Bryn Terfel on Top Form in Wagner’s Flying Dutchman

United KingdomUnited Kingdom Wagner, The Flying Dutchman (Der fliegende Holländer): Soloists, Chorus and Orchestra of Zurich Opera House / Alain Altinoglu (conductor), Royal Festival Hall, London, 15.12.2012. (JPr)

Bryn Terfel 2006
Bryn Terfel 

I am beginning to get peeved by the inadequacy of some printed concert programmes to tell a modern audience what they actually might need to know – to appreciate anything they are hearing a little better. The previous evening, there was nothing written about what version of a Bruckner symphony was being performed. Then nothing was written about which of the various performance forms of Wagner’s 1843 opera we would be listening to. Why is this apparently such a problem? Routinely now Der fliegende Holländer is given without an interval, so in a concert performance there is no excuse – apart from the need to increase the takings at the refreshment outlets. Unfortunately, a reprise of some music from the end of Act I for the beginning of the second act allowed the Royal Festival Hall to halt the proceedings for an unrequired ‘comfort break’. Wagner himself knew that intervals would halt the work’s dramatic impulse and his wishes should be adhered to.

At least Zurich Opera – fresh from premièring a new production of this work (see review) – brought us the original overture and the bleak ending lacking any redemption for the Dutchman in the arms of Senta. The orchestra was the Philharmonia Zurich which seemed a little short of numbers in certain sections and never really created any genuine excitement until something of a tempestuous close. We never really experienced the howling winds or rolling and tossing of stormy seas that Wagner demands. I know Wagner originally planned Der fliegende Holländer for Paris, and the conductor, Alain Altinoglu, was born there, but there was too much sang-froid in his account. Generally what atmosphere there was came from the artists singing from memory in this concert performance, given no doubt some hints of the drama of their Zurich staging. Again their good work was hampered by a brightly lit platform and the formal concert attire everyone was wearing.

# YOUR INSTRUCTIONS
Write the next part of the concert review of The Flying Dutchman above, beginning right after its final sentence.

# PROVIDED MATERIAL
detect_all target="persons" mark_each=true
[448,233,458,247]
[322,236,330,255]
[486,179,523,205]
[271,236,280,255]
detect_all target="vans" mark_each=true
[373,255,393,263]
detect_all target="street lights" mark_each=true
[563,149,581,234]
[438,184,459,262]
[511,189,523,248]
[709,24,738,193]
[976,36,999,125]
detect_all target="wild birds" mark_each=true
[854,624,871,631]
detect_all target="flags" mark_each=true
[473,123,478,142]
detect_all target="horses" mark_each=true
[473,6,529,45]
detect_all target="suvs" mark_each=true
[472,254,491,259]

# TASK ANSWER
It was Bryn Terfel and the veteran Matti Salminen who raised everything from the routine. Terfel’s Dutchman was for me the best Wagner I have heard from him. He knows – and so should my readers – that I first auditioned him when he was first doing the rounds and have followed what he has done in the intervening years. I heard his Wotan recently at Covent Garden and sadly most of that part does not lie anything near so well for his voice as the Dutchman does. From his first words (‘Die Frist ist um’) to his last, he was simply outstanding. He sang with a rare beauty and open-throated vibrancy and throughout was dramatically convincing. Especially amazing was his pianissimo singing with those inimical colours that his voice can create. Although to this I must direct the mildest of criticisms because occasionally some phrases sounded as if he were beginning a Welsh hymn rather than part of a Wagner score.

It was wonderful to hear Matti Salminen in London again. His worn and grizzled Daland had many similarities to any current performance by the equally great Wagnerian, Sir John Tomlinson. His still powerful voice may have gained a bit of grit with the passing years but the use of words was impeccable. I look forward to hearing him sing Hagen in Berlin in March. Dramatically, he was by turns slyly avaricious or fleetingly paternal.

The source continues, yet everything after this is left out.